>> Start Provided records
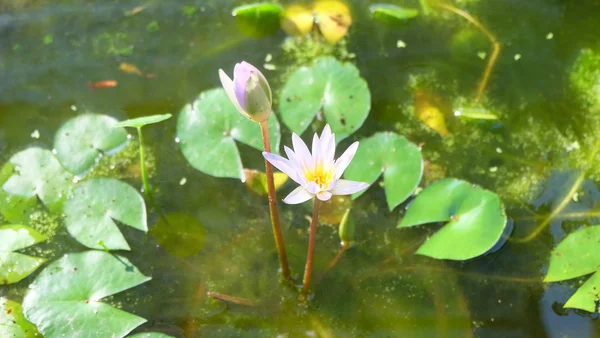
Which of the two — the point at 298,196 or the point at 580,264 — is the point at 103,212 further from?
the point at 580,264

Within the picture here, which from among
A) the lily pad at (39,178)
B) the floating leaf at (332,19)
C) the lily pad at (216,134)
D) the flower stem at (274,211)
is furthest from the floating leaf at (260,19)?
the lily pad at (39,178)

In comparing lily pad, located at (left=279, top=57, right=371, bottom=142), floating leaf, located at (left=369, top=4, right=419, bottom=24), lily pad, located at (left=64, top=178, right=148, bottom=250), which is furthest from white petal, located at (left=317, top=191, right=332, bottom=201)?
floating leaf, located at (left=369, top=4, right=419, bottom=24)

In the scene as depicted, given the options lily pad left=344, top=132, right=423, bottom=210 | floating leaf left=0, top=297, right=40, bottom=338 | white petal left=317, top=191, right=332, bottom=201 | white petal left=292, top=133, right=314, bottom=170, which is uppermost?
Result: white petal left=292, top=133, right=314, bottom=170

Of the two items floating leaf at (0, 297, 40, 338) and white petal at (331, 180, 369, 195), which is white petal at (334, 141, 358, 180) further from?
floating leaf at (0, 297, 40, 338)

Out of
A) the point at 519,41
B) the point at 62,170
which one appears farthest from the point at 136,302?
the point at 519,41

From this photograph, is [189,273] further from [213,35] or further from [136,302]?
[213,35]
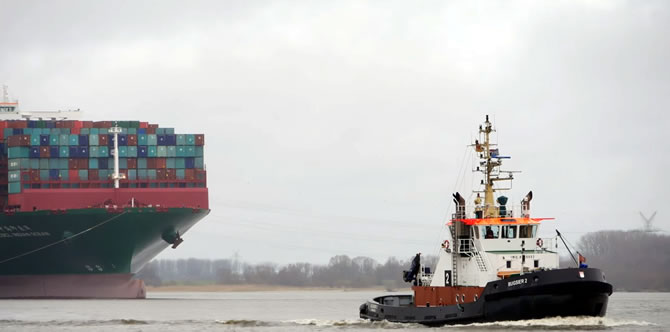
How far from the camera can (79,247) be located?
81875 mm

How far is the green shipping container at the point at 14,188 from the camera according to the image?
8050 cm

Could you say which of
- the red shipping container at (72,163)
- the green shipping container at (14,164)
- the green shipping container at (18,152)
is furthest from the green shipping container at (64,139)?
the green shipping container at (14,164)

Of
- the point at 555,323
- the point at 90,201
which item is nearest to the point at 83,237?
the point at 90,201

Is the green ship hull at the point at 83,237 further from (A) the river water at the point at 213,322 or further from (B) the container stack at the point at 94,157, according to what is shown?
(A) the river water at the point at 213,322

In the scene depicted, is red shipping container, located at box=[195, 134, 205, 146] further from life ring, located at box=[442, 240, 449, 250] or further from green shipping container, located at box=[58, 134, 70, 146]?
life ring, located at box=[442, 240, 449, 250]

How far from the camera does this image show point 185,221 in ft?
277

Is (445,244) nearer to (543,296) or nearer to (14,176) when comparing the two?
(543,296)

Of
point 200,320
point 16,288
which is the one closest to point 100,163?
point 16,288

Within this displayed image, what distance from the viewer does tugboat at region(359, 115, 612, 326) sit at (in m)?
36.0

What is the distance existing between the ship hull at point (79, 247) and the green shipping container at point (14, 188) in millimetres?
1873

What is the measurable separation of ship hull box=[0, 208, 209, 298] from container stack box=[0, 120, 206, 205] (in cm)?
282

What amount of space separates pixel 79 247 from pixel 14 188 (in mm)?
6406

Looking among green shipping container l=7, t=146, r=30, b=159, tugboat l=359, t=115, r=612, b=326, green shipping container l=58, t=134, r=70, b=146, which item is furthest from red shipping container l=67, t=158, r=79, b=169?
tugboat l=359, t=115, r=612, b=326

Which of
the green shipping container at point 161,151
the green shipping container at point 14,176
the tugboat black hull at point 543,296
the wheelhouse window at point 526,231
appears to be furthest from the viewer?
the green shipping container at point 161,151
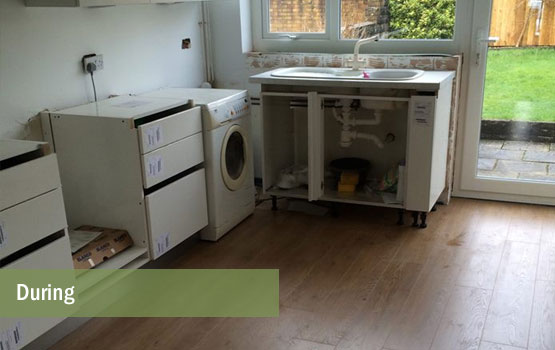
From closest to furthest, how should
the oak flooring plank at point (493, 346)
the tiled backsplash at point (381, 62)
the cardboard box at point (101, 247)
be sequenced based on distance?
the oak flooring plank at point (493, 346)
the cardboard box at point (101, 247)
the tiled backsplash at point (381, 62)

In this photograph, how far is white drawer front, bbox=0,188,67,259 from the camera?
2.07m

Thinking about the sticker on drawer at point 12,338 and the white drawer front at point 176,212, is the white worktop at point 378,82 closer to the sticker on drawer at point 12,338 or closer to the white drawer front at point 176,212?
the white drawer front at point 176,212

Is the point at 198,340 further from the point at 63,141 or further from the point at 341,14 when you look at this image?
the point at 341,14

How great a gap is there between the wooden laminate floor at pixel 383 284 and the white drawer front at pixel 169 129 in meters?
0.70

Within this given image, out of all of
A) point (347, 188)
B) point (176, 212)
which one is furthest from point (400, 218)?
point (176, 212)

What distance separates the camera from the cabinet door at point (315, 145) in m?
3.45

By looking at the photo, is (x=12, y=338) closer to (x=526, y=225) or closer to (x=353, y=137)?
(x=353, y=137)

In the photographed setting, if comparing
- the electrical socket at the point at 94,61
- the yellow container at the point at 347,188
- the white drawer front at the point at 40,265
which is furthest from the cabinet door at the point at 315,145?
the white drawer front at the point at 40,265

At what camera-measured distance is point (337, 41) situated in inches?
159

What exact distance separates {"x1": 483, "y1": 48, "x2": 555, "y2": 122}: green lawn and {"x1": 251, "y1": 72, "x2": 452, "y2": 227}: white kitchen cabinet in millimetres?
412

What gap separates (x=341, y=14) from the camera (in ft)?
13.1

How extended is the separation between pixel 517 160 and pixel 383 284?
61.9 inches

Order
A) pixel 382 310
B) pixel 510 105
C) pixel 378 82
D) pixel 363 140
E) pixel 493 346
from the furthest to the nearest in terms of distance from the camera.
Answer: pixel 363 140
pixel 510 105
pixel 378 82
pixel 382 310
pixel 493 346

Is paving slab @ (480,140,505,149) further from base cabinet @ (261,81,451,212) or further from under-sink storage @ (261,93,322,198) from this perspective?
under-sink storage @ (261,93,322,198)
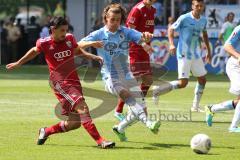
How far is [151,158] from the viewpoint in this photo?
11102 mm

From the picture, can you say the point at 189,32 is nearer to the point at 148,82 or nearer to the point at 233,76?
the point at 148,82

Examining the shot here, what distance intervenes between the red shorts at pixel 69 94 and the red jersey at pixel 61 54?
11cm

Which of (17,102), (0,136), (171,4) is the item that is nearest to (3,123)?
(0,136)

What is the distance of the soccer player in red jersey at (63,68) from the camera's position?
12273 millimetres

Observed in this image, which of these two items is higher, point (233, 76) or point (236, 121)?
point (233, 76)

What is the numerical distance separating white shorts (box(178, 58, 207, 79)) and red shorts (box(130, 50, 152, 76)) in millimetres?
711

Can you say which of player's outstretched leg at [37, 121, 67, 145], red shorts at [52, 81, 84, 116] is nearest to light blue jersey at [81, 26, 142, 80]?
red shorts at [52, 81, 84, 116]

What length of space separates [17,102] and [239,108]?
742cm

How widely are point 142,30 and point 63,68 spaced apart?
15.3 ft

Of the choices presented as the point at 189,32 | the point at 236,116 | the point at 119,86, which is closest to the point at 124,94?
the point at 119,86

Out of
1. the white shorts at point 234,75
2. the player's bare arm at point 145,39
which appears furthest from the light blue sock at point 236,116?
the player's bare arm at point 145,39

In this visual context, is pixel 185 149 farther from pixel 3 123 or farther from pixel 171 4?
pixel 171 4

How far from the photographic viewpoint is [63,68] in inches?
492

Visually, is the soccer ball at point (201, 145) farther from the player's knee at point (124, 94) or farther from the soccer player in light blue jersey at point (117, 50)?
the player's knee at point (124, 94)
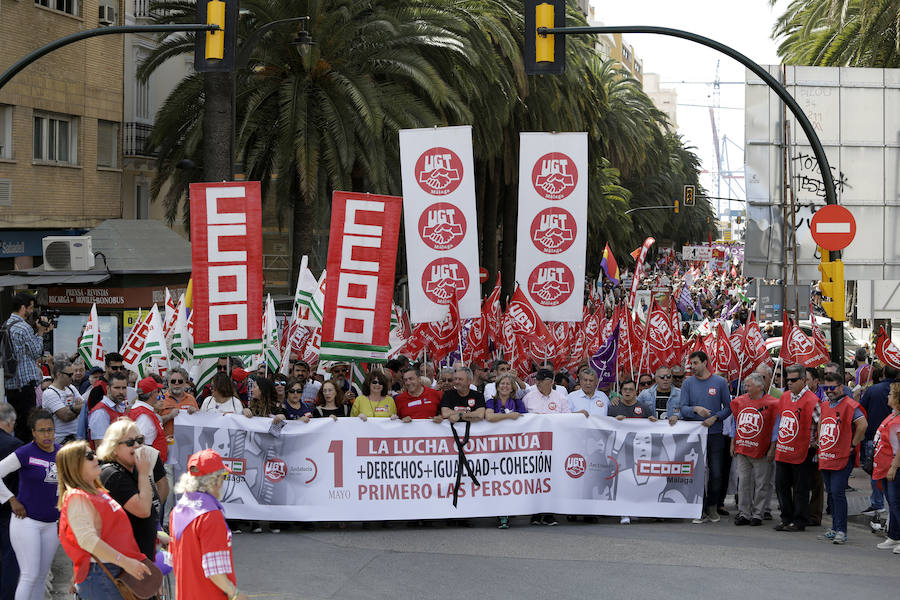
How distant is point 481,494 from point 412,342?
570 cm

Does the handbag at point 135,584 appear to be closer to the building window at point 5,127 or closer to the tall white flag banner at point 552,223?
>> End Provided records
Task instructions: Locate the line containing "Of the choices" in the records above, then output it and every line after it through the last, excluding pictures.

Solution:
Of the choices presented as the point at 189,32 | the point at 236,116 | the point at 119,86, which is closest to the point at 124,94?
the point at 119,86

Out of
1. the white shorts at point 234,75
2. the player's bare arm at point 145,39
which appears furthest from the light blue sock at point 236,116?
the player's bare arm at point 145,39

In this visual context, is pixel 185 149 farther from pixel 3 123 or farther from pixel 171 4?
pixel 171 4

How far from the photographic viewpoint is [63,68] in inches?
492

Visually, is the soccer ball at point (201, 145) farther from the player's knee at point (124, 94) or farther from the soccer player in light blue jersey at point (117, 50)?
the player's knee at point (124, 94)
How distant is point 481,494 from point 412,342?
570 cm

Does the handbag at point 135,584 appear to be closer to the building window at point 5,127 or closer to the tall white flag banner at point 552,223?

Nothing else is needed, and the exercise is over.